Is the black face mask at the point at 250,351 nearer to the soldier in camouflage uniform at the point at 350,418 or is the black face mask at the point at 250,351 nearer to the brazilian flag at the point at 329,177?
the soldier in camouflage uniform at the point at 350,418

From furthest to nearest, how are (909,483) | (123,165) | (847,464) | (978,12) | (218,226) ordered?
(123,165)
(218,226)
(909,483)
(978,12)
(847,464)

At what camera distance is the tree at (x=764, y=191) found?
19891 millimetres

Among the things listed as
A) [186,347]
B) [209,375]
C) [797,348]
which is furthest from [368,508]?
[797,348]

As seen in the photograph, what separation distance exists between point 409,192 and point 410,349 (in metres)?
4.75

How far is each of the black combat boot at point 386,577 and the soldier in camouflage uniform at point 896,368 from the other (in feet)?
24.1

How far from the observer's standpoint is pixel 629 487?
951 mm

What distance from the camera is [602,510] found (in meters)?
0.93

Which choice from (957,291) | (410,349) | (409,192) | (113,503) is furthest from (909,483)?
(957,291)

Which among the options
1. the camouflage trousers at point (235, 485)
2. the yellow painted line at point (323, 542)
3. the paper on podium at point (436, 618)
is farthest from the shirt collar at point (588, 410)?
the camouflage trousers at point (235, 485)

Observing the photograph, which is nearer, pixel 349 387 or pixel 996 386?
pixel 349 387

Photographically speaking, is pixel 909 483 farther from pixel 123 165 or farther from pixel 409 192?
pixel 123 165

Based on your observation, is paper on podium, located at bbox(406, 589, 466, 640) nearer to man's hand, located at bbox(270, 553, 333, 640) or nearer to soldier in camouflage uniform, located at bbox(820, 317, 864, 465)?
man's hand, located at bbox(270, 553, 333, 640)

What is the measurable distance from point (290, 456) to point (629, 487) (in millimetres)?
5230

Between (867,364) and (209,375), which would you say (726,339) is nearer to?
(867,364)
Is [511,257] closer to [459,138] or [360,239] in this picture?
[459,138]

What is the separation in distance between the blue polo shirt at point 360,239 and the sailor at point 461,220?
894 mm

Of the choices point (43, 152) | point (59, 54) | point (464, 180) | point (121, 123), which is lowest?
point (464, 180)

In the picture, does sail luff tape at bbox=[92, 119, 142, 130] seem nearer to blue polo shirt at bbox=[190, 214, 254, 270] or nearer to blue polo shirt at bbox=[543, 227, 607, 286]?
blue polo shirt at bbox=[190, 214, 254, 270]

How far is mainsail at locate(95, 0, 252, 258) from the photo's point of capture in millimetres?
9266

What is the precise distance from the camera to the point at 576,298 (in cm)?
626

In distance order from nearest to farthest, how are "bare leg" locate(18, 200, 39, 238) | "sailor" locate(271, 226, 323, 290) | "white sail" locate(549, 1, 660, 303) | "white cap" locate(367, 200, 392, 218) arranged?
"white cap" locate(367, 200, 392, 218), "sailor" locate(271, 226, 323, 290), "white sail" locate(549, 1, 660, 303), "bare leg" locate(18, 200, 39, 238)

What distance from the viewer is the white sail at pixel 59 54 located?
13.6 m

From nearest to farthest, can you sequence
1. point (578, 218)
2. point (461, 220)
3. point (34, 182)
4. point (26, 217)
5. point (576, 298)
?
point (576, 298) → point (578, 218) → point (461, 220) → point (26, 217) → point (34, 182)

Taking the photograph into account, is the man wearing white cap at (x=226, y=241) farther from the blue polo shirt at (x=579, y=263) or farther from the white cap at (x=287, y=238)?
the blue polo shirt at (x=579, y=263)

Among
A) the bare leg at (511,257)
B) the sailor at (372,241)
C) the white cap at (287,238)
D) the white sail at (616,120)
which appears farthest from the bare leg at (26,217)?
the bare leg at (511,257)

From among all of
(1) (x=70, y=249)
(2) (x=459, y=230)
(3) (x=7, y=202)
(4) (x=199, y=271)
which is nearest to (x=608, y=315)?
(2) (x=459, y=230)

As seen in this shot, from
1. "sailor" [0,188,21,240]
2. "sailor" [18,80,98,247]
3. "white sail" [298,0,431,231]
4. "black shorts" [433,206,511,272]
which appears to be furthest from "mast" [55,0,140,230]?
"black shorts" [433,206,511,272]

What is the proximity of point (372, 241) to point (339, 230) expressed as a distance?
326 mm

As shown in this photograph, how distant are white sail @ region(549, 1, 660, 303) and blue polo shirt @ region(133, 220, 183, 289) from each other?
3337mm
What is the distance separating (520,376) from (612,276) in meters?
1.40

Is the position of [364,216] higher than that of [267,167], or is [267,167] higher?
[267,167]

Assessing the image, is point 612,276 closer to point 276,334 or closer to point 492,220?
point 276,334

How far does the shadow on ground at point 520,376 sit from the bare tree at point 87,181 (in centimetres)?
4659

_ _ _

* **Task statement**
Produce an exact copy of all the records.

* **Correct output**
Is the black face mask at the point at 250,351 nearer to the soldier in camouflage uniform at the point at 350,418 or is the black face mask at the point at 250,351 nearer to the brazilian flag at the point at 329,177?
the soldier in camouflage uniform at the point at 350,418

From furthest to nearest, how are (909,483) | (123,165) | (847,464) | (978,12) | (218,226) ordered?
(123,165)
(218,226)
(909,483)
(978,12)
(847,464)

At what camera distance is the tree at (x=764, y=191) found?
19891 millimetres

Among the things listed as
A) [186,347]
B) [209,375]
C) [797,348]
which is furthest from [368,508]?
[797,348]

As seen in the photograph, what separation distance exists between point 409,192 and point 410,349 (in metres)?
4.75

How far is each of the black combat boot at point 386,577 and the soldier in camouflage uniform at point 896,368 from the other (in feet)?
24.1

How far from the observer's standpoint is pixel 629 487?
951 mm

What distance from the camera is [602,510] found (in meters)?
0.93

Which choice from (957,291) | (410,349) | (409,192) | (113,503) is furthest from (909,483)?
(957,291)

Which among the options
1. the camouflage trousers at point (235, 485)
2. the yellow painted line at point (323, 542)
3. the paper on podium at point (436, 618)
is farthest from the shirt collar at point (588, 410)?
the camouflage trousers at point (235, 485)

Observing the photograph, which is nearer, pixel 349 387 or pixel 996 386?
pixel 349 387

Photographically speaking, is pixel 909 483 farther from pixel 123 165 or farther from pixel 409 192?
pixel 123 165

Based on your observation, is paper on podium, located at bbox(406, 589, 466, 640) nearer to man's hand, located at bbox(270, 553, 333, 640) or nearer to soldier in camouflage uniform, located at bbox(820, 317, 864, 465)?
man's hand, located at bbox(270, 553, 333, 640)

What is the measurable distance from point (290, 456) to point (629, 487) (in millimetres)?
5230

Between (867,364) and (209,375), which would you say (726,339) is nearer to?
(867,364)
Is [511,257] closer to [459,138] or [360,239] in this picture?
[459,138]

What is the separation in distance between the blue polo shirt at point 360,239 and the sailor at point 461,220?
894 mm

Of the choices point (43, 152) | point (59, 54) | point (464, 180) | point (121, 123), which is lowest?
point (464, 180)

In the picture, does sail luff tape at bbox=[92, 119, 142, 130] seem nearer to blue polo shirt at bbox=[190, 214, 254, 270] or nearer to blue polo shirt at bbox=[543, 227, 607, 286]?
blue polo shirt at bbox=[190, 214, 254, 270]

How far is mainsail at locate(95, 0, 252, 258) from the photo's point of capture in millimetres?
9266

What is the precise distance from the camera to the point at 576,298 (in cm)?
626

In distance order from nearest to farthest, how are "bare leg" locate(18, 200, 39, 238) | "sailor" locate(271, 226, 323, 290) | "white sail" locate(549, 1, 660, 303) | "white cap" locate(367, 200, 392, 218) arranged?
"white cap" locate(367, 200, 392, 218), "sailor" locate(271, 226, 323, 290), "white sail" locate(549, 1, 660, 303), "bare leg" locate(18, 200, 39, 238)

What distance from the viewer is the white sail at pixel 59 54 located?
13.6 m

From nearest to farthest, can you sequence
1. point (578, 218)
2. point (461, 220)
3. point (34, 182)
4. point (26, 217)
5. point (576, 298)
?
point (576, 298) → point (578, 218) → point (461, 220) → point (26, 217) → point (34, 182)

Taking the photograph into account, is the man wearing white cap at (x=226, y=241) farther from the blue polo shirt at (x=579, y=263) or farther from the white cap at (x=287, y=238)?
the blue polo shirt at (x=579, y=263)

Among
A) the bare leg at (511,257)
B) the sailor at (372,241)
C) the white cap at (287,238)
D) the white sail at (616,120)
which appears farthest from the bare leg at (26,217)?
the bare leg at (511,257)

From among all of
(1) (x=70, y=249)
(2) (x=459, y=230)
(3) (x=7, y=202)
(4) (x=199, y=271)
which is nearest to (x=608, y=315)?
(2) (x=459, y=230)

As seen in this shot, from
1. "sailor" [0,188,21,240]
2. "sailor" [18,80,98,247]
3. "white sail" [298,0,431,231]
4. "black shorts" [433,206,511,272]
which appears to be furthest from "mast" [55,0,140,230]?
"black shorts" [433,206,511,272]

What is the proximity of point (372, 241) to point (339, 230) expressed as a distance?
326 mm

As shown in this photograph, how distant are white sail @ region(549, 1, 660, 303) and blue polo shirt @ region(133, 220, 183, 289) from each other?
3337mm
What is the distance separating (520,376) from (612,276) in meters?
1.40

Is the position of [364,216] higher than that of [267,167], or is [267,167] higher?
[267,167]

Assessing the image, is point 612,276 closer to point 276,334 or closer to point 492,220?
point 276,334

How far does the shadow on ground at point 520,376 sit from the bare tree at point 87,181 (in centimetres)?
4659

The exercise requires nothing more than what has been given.